EXERCISE PROMPT
Rewrite the items below with "bare tree" swapped for "leafless tree" and nothing else altered, leaving out the pictures.

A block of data
----------------------------------------
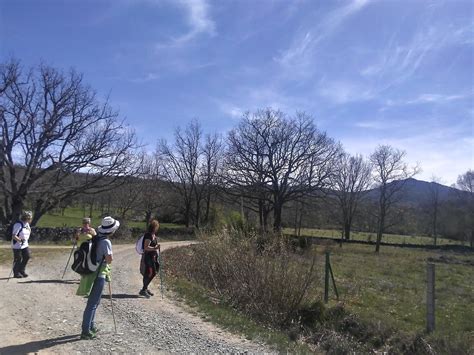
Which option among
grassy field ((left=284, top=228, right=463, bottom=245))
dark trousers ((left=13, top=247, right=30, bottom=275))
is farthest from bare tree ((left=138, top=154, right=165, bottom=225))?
dark trousers ((left=13, top=247, right=30, bottom=275))

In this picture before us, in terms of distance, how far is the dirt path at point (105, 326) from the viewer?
22.1 ft

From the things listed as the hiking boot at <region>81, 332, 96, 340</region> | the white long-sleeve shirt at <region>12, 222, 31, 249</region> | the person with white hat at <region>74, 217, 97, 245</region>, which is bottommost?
the hiking boot at <region>81, 332, 96, 340</region>

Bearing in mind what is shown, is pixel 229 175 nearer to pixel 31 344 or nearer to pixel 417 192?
pixel 31 344

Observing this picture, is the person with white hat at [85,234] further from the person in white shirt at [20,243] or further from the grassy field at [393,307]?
the grassy field at [393,307]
----------------------------------------
ANSWER
Which option among
grassy field ((left=284, top=228, right=463, bottom=245))
dark trousers ((left=13, top=247, right=30, bottom=275))
is farthest from leafless tree ((left=138, top=154, right=165, bottom=225))?
dark trousers ((left=13, top=247, right=30, bottom=275))

In this picture before us, in terms of distance, how far is the dirt path at point (105, 326) from the viewer?
22.1 ft

From the things listed as the hiking boot at <region>81, 332, 96, 340</region> | the white long-sleeve shirt at <region>12, 222, 31, 249</region> | the person with white hat at <region>74, 217, 97, 245</region>, which is bottommost?
the hiking boot at <region>81, 332, 96, 340</region>

Bearing in mind what is shown, is pixel 229 175 nearer to pixel 31 344 or nearer to pixel 417 192?
pixel 31 344

Observing this picture, is the person with white hat at [85,234] further from the person in white shirt at [20,243] or further from the grassy field at [393,307]?
the grassy field at [393,307]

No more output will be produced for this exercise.